[Material from a data source]
☆ ☆ ☆

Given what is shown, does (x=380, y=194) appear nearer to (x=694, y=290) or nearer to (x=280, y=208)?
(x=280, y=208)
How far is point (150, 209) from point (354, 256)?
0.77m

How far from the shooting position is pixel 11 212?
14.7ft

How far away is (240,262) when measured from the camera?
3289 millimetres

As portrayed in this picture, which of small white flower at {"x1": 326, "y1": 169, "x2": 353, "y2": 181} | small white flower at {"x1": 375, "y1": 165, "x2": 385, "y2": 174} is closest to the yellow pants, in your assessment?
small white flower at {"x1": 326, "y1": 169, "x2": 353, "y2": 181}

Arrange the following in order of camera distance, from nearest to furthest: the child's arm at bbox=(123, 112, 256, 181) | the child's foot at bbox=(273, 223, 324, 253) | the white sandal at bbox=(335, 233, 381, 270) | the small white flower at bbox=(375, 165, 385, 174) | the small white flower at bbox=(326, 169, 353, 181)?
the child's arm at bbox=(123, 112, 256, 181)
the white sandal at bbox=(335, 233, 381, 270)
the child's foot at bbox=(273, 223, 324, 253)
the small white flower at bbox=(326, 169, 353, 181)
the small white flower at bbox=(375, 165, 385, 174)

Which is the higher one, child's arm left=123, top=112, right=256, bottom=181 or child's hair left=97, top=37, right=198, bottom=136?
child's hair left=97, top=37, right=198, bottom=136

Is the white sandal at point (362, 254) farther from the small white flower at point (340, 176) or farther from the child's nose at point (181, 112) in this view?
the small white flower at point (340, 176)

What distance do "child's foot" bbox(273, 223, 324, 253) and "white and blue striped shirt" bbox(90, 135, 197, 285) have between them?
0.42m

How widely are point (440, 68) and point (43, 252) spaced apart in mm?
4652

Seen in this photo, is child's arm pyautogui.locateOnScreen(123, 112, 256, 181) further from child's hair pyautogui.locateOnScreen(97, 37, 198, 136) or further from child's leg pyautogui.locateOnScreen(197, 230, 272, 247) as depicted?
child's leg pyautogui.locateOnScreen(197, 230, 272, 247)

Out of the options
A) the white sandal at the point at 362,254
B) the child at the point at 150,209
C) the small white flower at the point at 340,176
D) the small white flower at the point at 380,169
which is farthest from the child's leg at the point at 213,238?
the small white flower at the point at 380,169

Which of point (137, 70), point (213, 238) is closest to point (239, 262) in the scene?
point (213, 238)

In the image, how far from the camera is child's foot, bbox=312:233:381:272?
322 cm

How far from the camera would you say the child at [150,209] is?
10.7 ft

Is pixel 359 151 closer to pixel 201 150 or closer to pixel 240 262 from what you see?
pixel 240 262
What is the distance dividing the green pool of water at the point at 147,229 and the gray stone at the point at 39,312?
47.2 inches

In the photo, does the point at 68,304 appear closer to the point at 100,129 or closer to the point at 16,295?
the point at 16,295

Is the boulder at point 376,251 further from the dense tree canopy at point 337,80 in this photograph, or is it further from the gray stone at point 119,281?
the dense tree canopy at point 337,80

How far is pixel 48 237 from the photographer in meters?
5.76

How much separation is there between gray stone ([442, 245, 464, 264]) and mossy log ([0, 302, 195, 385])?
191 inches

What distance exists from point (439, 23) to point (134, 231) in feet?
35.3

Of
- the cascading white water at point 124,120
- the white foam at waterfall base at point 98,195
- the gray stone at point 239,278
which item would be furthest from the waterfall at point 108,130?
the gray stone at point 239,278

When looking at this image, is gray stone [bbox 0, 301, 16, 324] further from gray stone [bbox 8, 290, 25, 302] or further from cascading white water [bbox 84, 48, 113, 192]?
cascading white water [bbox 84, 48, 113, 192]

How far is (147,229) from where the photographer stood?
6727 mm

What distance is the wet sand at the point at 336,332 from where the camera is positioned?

☆ ☆ ☆

Exercise instructions:
Rescale the material starting with the line that contains "Which of point" and going on through the line that contains "47.2 inches", and give those lines again, requests included. In the answers only, multiply every number (coordinates and distances) by 2.5 and round each result to the number of decimal places it originally had, with halves rounded up.

Response to the exercise:
Which of point (137, 70), point (213, 238) is closest to point (239, 262) in the scene?
point (533, 595)

In the image, how far from the camera is child's foot, bbox=312:233:381:272?
805 cm

How far from the camera would you say the child at [150,209] is?
26.8 ft

Is pixel 359 151 closer to pixel 201 150 or closer to pixel 240 262 from what you see?
pixel 600 655
What is the distance dividing the green pool of water at the point at 147,229 and the gray stone at the point at 39,312?
118.0 inches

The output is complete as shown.